Subclavian Steal
Time Resolved MRA
MRA with contrast using the TRICKS (Time Resolved Imaging of Contrast Kinetics) sequence. The earlier image (left) illustrates contrast filling the aortic arch, great vessels, neck arteries, and intracranial arteries while the later image (right) illustrates subsequent contrast filling of the venous drainage (dashed arrows pointing at the jugular veins). This sequence of images however also illustrates a phenomenon called subclavian steal.

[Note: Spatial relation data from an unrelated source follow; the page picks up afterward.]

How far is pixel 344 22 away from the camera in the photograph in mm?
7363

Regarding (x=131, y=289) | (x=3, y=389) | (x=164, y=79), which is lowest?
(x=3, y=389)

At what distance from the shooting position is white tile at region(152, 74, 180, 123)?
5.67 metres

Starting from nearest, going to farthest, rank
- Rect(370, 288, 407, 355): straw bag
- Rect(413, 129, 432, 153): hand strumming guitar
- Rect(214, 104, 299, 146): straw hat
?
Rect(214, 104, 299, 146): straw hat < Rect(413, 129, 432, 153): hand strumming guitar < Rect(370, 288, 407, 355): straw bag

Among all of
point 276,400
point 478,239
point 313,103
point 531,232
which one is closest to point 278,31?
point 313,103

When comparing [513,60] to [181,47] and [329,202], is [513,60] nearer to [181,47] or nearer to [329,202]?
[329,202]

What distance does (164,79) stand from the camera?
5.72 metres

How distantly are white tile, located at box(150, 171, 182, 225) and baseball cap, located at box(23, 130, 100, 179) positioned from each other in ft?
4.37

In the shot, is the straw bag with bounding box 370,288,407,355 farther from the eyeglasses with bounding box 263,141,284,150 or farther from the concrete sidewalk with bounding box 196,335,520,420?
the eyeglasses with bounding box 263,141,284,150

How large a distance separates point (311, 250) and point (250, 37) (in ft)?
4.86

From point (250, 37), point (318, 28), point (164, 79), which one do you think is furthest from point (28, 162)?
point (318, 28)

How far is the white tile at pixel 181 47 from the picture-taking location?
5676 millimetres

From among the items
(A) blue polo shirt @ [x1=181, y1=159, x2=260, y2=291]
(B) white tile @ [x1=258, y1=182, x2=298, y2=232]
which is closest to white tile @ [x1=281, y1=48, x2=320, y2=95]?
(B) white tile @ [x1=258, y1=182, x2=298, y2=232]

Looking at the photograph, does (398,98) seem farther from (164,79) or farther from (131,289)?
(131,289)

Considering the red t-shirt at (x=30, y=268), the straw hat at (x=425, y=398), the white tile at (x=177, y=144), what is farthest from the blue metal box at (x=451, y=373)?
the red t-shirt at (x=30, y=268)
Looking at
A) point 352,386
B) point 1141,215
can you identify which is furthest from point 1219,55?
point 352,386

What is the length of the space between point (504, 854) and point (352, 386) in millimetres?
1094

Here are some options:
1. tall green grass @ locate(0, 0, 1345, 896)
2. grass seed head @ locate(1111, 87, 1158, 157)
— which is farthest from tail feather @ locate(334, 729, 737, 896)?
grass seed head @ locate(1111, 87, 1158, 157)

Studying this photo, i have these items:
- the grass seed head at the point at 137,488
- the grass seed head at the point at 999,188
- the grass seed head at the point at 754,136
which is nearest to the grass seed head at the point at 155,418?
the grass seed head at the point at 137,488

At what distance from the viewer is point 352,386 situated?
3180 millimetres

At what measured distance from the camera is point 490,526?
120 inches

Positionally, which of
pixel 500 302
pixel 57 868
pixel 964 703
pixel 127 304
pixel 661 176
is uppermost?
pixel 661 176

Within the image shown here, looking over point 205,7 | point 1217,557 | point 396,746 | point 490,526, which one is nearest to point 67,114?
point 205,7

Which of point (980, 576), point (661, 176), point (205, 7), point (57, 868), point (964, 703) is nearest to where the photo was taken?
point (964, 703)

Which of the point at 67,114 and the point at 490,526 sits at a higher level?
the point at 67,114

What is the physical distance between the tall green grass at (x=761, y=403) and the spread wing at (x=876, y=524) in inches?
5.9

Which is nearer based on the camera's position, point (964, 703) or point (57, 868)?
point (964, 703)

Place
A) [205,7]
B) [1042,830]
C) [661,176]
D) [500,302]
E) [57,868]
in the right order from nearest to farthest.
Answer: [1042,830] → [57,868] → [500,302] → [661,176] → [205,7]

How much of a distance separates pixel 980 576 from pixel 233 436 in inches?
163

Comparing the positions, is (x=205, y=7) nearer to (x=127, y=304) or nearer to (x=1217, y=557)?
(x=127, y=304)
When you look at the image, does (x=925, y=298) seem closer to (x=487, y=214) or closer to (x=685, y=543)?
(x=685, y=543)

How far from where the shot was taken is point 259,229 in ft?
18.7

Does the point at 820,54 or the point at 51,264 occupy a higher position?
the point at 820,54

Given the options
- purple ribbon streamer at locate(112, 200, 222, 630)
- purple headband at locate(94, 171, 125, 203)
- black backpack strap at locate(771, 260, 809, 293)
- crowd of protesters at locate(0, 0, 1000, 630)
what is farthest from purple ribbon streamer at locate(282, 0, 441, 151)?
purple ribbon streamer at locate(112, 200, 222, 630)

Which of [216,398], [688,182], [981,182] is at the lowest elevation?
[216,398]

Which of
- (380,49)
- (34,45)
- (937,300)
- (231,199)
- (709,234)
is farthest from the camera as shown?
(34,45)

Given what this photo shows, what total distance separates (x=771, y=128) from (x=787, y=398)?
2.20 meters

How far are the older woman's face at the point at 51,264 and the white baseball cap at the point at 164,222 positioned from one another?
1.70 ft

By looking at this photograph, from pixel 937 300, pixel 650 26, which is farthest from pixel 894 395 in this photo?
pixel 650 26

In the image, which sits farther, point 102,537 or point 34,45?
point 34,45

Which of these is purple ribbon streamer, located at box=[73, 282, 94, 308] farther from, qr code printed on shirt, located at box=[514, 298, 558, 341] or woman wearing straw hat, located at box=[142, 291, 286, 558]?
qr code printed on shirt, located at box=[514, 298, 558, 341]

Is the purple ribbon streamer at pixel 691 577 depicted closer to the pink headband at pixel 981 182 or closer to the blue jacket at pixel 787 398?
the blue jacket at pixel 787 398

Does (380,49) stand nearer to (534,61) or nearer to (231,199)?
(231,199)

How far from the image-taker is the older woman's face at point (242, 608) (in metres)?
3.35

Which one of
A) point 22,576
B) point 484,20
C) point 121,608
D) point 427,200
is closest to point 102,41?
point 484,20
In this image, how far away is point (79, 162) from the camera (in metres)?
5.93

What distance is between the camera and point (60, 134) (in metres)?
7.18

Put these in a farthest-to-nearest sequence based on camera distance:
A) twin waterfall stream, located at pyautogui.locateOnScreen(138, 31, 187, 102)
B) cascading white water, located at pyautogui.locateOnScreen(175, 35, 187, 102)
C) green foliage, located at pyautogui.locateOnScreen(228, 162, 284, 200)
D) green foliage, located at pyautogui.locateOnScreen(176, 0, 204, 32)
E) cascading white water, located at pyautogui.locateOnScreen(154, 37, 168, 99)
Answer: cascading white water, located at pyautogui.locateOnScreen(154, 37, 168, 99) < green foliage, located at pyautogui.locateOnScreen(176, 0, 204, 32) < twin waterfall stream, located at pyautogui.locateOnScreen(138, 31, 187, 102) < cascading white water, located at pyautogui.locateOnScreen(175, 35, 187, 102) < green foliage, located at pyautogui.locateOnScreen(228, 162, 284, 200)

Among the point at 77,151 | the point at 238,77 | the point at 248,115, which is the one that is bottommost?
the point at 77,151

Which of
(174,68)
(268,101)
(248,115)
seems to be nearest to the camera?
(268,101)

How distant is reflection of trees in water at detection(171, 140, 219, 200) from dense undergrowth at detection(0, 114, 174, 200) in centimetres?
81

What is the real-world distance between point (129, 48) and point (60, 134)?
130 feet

Notice on the early image that the left vertebral artery (dashed arrow) is less enhanced than the right vertebral artery and that there is occlusion of the origin of the left subclavian artery (solid arrow) with decreased enhancement of the left subclavian artery. The vertebral arteries originate from the subclavian arteries, so the left vertebral artery is not receiving normal flow because its parent vessel is occluded. In the later phase the occlusion persists (solid arrow) but the vertebral artery and the left subclavian have enhancement very similar to the rest of the arteries. Flow in the left vertebral artery is retrograde, or reversed, in this case. It is "stealing" flow from the right vertebral artery and posterior circulation and sending it downward to the left subclavian artery. Patients with subclavian steal can be asymptomatic, can have symptoms that are elicited with arm exercise (arm claudication) or can have more serious symptoms attributable to verebrobasilar insufficiency such as dizziness, vertigo, drop attacks, vision issues, paresthesias, dysarthria or dysphagia. Rarely they can present with brainstem, cerebellar, or posterior circulation infarct.